Scene question items
══════════
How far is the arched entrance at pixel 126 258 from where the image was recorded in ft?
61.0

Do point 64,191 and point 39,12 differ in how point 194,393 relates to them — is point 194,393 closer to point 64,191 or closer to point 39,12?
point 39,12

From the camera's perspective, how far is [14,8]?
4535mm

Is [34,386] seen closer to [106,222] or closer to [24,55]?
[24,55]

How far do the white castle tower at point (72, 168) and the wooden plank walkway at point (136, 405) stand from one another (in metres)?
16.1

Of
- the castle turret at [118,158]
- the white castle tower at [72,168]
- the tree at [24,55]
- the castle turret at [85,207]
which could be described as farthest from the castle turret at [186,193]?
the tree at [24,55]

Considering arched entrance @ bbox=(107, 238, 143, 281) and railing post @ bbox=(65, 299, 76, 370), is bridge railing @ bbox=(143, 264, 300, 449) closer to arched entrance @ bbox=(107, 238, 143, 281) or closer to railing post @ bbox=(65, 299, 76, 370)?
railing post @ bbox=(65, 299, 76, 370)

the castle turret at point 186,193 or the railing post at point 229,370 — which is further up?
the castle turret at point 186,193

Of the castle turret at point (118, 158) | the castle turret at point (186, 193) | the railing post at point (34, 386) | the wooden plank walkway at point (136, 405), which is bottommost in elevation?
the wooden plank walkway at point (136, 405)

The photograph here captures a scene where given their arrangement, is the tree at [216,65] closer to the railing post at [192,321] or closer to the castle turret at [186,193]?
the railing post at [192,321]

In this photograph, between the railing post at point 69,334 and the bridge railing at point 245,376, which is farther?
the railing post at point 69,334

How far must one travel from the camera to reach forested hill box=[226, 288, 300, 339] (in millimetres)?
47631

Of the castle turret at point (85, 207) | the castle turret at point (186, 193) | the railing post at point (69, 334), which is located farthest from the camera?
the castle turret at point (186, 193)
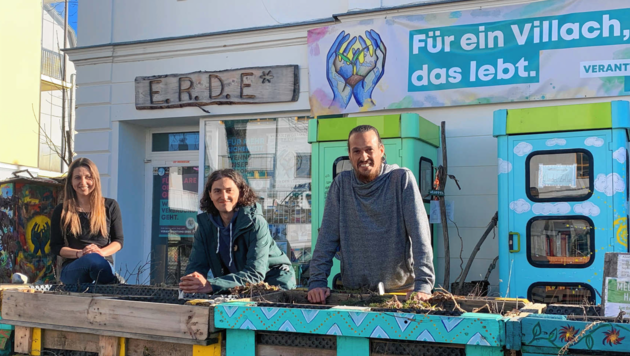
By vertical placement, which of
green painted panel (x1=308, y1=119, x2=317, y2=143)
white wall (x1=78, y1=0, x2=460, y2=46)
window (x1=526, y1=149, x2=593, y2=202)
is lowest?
window (x1=526, y1=149, x2=593, y2=202)

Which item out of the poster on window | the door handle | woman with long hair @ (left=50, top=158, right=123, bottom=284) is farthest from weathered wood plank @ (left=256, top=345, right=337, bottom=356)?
the poster on window

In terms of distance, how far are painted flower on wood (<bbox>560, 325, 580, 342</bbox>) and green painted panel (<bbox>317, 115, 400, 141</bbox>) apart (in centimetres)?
392

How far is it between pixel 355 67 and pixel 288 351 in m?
5.01

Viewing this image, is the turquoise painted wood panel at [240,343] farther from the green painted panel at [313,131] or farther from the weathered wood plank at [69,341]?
the green painted panel at [313,131]

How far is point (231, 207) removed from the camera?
3.98 meters

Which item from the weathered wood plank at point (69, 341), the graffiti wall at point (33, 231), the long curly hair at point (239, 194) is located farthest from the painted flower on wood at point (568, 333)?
the graffiti wall at point (33, 231)

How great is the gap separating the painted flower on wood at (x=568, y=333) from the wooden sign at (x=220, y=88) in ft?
18.8

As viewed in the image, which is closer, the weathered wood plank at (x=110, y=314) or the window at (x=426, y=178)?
the weathered wood plank at (x=110, y=314)

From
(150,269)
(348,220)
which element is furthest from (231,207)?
(150,269)

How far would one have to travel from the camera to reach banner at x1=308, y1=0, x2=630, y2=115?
245 inches

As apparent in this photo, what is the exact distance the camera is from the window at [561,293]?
17.7 ft

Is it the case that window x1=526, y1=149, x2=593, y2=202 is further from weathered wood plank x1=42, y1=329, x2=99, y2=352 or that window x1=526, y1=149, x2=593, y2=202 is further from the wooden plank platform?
weathered wood plank x1=42, y1=329, x2=99, y2=352

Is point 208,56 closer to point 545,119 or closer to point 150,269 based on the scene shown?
point 150,269

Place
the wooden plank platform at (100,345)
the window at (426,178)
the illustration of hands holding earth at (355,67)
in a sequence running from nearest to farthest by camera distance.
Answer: the wooden plank platform at (100,345) < the window at (426,178) < the illustration of hands holding earth at (355,67)
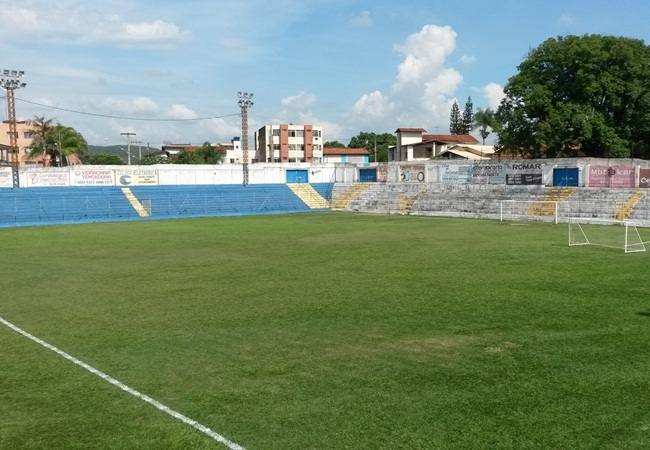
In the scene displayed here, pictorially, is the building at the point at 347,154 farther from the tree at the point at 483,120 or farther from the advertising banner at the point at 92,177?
the advertising banner at the point at 92,177

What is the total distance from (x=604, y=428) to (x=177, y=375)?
216 inches

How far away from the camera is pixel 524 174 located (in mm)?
42031

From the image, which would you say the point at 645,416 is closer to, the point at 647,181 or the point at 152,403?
the point at 152,403

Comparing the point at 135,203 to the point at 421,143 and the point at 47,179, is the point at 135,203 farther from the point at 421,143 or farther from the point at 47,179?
the point at 421,143

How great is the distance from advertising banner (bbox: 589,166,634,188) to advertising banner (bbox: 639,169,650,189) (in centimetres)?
46

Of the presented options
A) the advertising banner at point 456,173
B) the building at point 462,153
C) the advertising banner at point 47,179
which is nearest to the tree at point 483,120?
the building at point 462,153

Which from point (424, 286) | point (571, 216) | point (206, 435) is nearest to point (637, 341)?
point (424, 286)

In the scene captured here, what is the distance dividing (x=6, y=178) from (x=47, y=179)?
3.11 metres

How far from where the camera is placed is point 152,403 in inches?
277

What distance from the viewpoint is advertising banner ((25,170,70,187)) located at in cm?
4744

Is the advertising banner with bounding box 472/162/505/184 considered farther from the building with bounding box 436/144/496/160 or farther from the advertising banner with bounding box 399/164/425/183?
the building with bounding box 436/144/496/160

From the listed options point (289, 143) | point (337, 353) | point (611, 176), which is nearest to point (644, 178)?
point (611, 176)

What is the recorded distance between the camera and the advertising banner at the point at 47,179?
4744 centimetres

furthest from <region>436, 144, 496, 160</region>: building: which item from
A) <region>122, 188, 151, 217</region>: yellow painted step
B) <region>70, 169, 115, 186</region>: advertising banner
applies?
<region>70, 169, 115, 186</region>: advertising banner
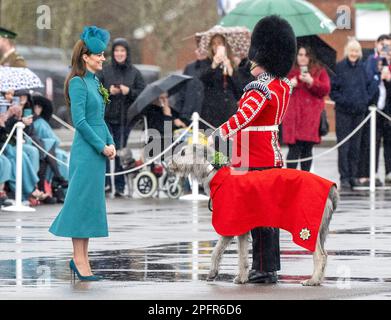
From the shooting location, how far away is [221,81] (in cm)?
2375

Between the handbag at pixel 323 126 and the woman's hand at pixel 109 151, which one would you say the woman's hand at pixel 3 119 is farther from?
the woman's hand at pixel 109 151

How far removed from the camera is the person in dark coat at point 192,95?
951 inches

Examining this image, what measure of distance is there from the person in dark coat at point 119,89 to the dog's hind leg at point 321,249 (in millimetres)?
11118

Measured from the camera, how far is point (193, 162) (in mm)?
13562

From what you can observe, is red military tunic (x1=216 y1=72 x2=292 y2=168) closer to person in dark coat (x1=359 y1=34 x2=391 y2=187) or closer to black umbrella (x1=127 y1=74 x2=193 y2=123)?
black umbrella (x1=127 y1=74 x2=193 y2=123)

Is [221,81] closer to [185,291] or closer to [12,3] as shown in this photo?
[185,291]

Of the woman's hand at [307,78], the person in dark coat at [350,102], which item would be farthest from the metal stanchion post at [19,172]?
the person in dark coat at [350,102]

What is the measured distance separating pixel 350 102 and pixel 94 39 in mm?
12613

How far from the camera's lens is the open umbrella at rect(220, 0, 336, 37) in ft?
82.2

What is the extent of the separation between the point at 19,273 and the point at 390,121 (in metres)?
13.4

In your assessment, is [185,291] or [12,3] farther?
[12,3]

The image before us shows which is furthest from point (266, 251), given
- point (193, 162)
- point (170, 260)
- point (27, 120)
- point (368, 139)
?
point (368, 139)

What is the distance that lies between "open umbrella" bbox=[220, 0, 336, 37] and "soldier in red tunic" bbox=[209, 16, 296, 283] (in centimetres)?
1109
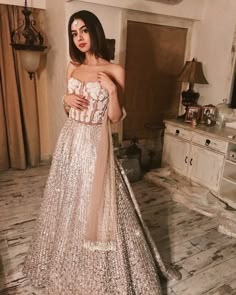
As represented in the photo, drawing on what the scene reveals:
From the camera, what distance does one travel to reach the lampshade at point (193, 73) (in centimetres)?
297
══════════
AIM OF THE EXERCISE:
Starting at the line that contains "How far from the" and going on through the end of the items, arrange every line as a row of a Markdown table with the columns No. and Line. Skip blank lines and leave the pictures out.

COMPLETED TASK:
| No. | Line |
|---|---|
| 1 | How far from the camera's lens is the open umbrella at rect(220, 0, 336, 37) in ft? |
| 2 | 82.2 |
| 3 | What is the extent of the separation between the point at 19,273 and the point at 390,121 (in metres)? |
| 4 | 13.4 |
| 5 | In your assessment, is [185,291] or [12,3] farther? |
| 6 | [12,3] |
| 7 | The image before us shows which is furthest from point (266, 251), given |
| 8 | - point (193, 162) |
| 9 | - point (170, 260) |
| 10 | - point (27, 120) |
| 11 | - point (368, 139) |
| 12 | ? |
| 13 | point (368, 139) |
| 14 | What is the distance that lies between "open umbrella" bbox=[220, 0, 336, 37] and "soldier in red tunic" bbox=[209, 16, 296, 283] (in centimetres)? |
| 15 | 1109 |
| 16 | As represented in the photo, drawing on what the scene reveals: |
| 17 | From the camera, what distance does one travel to reach the lampshade at point (193, 73) (in centimetres)? |
| 18 | 297 |